* SET TASK
Copy out exactly every line from the line containing "Is the fallen" until the records below end, inclusive of both boundary lines.

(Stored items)

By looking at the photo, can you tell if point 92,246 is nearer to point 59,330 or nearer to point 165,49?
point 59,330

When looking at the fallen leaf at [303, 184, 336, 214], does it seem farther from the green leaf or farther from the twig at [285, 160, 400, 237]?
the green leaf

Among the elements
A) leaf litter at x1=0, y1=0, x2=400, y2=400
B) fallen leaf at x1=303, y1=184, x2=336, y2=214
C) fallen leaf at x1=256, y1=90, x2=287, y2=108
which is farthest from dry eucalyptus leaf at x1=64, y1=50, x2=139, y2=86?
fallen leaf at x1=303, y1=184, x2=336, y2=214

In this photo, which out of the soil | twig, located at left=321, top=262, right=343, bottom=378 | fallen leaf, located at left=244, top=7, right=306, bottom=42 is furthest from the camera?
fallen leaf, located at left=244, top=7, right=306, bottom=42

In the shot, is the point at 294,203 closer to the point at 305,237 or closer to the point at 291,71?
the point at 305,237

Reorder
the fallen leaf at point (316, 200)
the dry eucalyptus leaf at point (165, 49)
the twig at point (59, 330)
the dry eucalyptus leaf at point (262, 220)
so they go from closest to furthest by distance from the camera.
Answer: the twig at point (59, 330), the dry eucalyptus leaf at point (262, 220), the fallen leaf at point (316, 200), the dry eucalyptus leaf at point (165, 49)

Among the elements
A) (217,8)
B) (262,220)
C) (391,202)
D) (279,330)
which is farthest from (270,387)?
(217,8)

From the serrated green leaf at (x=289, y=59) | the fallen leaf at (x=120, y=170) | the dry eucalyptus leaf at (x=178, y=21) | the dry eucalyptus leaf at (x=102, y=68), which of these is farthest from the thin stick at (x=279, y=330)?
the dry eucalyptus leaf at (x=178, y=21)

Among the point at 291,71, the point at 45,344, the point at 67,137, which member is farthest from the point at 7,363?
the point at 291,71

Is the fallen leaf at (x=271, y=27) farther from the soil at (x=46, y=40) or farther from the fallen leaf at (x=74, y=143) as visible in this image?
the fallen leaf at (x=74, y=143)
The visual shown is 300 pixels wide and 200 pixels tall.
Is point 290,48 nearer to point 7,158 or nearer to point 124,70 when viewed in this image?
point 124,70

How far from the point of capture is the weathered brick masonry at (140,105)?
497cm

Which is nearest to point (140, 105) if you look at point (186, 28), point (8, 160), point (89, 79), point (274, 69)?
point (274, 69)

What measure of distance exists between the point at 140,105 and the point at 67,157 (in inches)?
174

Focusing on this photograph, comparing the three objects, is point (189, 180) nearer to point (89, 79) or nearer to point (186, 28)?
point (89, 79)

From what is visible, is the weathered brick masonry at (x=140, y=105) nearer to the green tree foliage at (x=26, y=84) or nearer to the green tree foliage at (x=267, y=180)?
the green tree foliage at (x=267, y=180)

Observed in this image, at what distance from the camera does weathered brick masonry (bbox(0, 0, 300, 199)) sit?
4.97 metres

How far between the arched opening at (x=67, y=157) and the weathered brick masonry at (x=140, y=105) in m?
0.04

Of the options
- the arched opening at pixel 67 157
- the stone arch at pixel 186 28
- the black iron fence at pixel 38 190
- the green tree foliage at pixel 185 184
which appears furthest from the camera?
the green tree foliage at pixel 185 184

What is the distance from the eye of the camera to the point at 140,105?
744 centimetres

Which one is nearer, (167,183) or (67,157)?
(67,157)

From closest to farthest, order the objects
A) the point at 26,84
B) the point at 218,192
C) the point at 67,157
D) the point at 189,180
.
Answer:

* RESULT
Is the fallen leaf at (x=271, y=27) farther from the soil at (x=46, y=40) or farther from the fallen leaf at (x=74, y=143) as visible in this image?
the fallen leaf at (x=74, y=143)
The visual shown is 300 pixels wide and 200 pixels tall.
Is point 290,48 nearer to point 7,158 or nearer to point 124,70 when viewed in this image?
point 124,70

How far from the point of capture is the weathered brick masonry at (140,105)?
497cm

Which is nearest to point (140, 105) if you look at point (186, 28), point (8, 160), point (89, 79), point (274, 69)?
point (274, 69)

What measure of distance exists between the point at 140,105 and the point at 67,157 (in inches)?
174

Focusing on this photograph, comparing the three objects, is point (189, 180) nearer to point (89, 79) or nearer to point (186, 28)?
point (89, 79)

From what is visible, is the weathered brick masonry at (x=140, y=105) nearer to the green tree foliage at (x=26, y=84) or nearer to the green tree foliage at (x=267, y=180)?
the green tree foliage at (x=267, y=180)

Observed in this image, at what distance from the camera does weathered brick masonry (bbox(0, 0, 300, 199)) sit?
4.97 metres

How far between the arched opening at (x=67, y=157) and the weathered brick masonry at (x=140, y=105) in m?
0.04

Of the options
- the arched opening at pixel 67 157
- the stone arch at pixel 186 28
- the black iron fence at pixel 38 190
- the green tree foliage at pixel 185 184
which appears furthest from the camera?
the green tree foliage at pixel 185 184

What is the distance from the eye of the camera to the point at 140,105?
744 centimetres

Which one is nearer, (167,183) or (67,157)?
(67,157)

From closest to farthest, order the objects
A) the point at 26,84
B) the point at 218,192
C) the point at 67,157
D) the point at 189,180
.
Answer:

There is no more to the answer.